Rene Matić: For me, this work is not about discovery or revelation. It speaks of the reality of hailing from the Black British diaspora, connoting the historical violence enacted on Black and Brown bodies in the name of ‘Great’ Britain, both historically and today.
The image of a middle-aged white man inscribing Britishness on the body of a 23-year-old, mixed-race, non-binary femme reads like an inauguration or an initiation. By reclaiming this body marking as my own, I signal and celebrate my skin as a subversive surface that undermines what it means to be born British and to die British in modern-day, multi-cultural Britain. I exist as a glitch and this work mocks those who refuse to embrace the error. It throws shade, it’s sarcastic, it’s ironic, it’s rude… but its right.
CM: You speak frequently about ‘irreducibility’ in your work, whether that is between acts of celebration and violence, recognition and disavowal, or your own lived experience as a queer mixed-race artist. Is it important that your works remain open ended — that a level of discomfort or cognitive dissonance remains in their reception?
RM: Who am I to attempt to define any kind of truth other than my own in this world? To leave room is so integral to my survival and in turn my practice. The cognitive dissonance is not a choice, it is – again – reality. Why would I attempt to straighten anything out when there isn’t anything straight about me lmao.

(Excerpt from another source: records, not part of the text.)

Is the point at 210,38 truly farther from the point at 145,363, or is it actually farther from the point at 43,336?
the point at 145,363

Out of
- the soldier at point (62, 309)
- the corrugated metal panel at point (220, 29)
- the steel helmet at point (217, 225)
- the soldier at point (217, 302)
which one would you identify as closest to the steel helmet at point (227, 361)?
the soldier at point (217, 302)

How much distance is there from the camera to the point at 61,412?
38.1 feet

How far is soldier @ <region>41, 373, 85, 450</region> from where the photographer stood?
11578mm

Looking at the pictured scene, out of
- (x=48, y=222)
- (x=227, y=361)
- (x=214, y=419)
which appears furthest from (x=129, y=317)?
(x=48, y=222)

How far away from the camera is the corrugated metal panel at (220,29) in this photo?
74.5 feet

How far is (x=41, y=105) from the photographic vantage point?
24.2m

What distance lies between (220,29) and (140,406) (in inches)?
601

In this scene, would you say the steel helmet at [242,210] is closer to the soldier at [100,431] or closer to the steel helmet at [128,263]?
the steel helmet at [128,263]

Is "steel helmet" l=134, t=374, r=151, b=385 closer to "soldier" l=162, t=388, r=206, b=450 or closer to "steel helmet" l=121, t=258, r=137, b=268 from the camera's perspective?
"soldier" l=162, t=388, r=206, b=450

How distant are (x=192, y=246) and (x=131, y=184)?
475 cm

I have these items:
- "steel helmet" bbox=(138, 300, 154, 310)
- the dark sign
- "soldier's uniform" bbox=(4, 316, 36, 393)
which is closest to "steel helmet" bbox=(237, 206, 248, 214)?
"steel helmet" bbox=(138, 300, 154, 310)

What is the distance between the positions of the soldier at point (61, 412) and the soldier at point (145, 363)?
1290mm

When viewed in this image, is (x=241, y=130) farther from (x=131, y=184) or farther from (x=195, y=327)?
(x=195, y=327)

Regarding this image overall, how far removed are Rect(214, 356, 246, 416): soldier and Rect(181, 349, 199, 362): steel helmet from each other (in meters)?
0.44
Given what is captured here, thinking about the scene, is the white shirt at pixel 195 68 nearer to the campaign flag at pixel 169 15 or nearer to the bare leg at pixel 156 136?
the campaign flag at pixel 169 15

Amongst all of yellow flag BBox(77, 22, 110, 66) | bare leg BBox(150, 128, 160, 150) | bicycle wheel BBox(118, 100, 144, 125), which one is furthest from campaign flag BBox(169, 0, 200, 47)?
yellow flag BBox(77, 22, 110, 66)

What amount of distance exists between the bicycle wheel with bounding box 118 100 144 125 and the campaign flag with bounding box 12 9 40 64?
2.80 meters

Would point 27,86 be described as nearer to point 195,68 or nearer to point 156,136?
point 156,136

I’m not talking about letting things be, because of course I am here as an explorer. But if I was to conclude my explorations then it would be to assume my journey has an end. I am terrible at articulating this through words because the whole thing really is just all poetry and using the abstraction of poetry to convey the abstraction of one’s experiences.As Audrey Lorde writes in ‘Poetry Is Not a Luxury’ (1985): “We can train ourselves to respect our feelings, and to discipline (transpose) them into a language that matches those feelings so they can be shared. And where that language does not yet exist, it is our poetry which helps to fashion it. Poetry is not only dream or vision, it is the skeleton architecture of our lives”.
I suppose my answer is that the works remain open because I do. Of course I do - I’m 23.

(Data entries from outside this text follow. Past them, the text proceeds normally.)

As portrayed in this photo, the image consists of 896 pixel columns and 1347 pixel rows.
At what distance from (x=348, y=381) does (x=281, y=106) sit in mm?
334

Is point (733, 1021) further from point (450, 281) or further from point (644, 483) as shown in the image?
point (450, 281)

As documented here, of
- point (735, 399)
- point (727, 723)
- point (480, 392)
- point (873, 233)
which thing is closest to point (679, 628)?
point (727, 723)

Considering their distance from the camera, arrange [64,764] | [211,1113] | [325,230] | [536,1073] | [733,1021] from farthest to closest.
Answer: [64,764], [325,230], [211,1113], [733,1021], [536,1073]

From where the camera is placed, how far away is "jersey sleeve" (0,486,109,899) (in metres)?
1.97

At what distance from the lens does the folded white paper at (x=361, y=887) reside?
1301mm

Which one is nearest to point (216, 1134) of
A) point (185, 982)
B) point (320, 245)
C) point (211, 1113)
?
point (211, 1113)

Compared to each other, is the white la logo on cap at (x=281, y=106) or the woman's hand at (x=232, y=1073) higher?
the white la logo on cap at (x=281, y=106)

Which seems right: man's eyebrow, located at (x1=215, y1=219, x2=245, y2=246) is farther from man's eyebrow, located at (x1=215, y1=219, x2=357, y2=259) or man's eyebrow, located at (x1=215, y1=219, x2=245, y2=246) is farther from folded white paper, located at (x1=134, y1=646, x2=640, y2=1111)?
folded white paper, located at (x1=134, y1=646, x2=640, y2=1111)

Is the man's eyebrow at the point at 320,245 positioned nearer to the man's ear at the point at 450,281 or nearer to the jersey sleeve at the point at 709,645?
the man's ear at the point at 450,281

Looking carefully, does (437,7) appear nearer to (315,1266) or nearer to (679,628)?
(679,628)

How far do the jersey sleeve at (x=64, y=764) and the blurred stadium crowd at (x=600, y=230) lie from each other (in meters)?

CM: Discord, conflict and tragedy are subjects never far away in your practice. Yet it is love, joy and happiness that shine through. How has love been an inspiration to you, and do you see it as a recurring expression in your work?
RM: I suppose really, when I talk about ‘leaving room’ that is where the love lives. When I first started as a practicing artist I thought I was ok that the work would make me ill. Until I realised that the work could be the respite. I was so angry at my parents for bringing brown babies into this world until I realised that I was a product of love and a love that as Kathleen Collins writes about in ‘whatever happened to interracial love?’ was “the love of two human beings who mate in spite of or because of or instead of or after the fact of.” It opened up my world to trying to understand evil but without giving it power. Looking for the child in evil. Tony Morrison says that “evil is compelling, goodness lurks backstage… Evil has vivid speech, goodness bites it’s tongue.” We have to pay attention to what we are foregrounding and perpetuation. Goodness is the goal.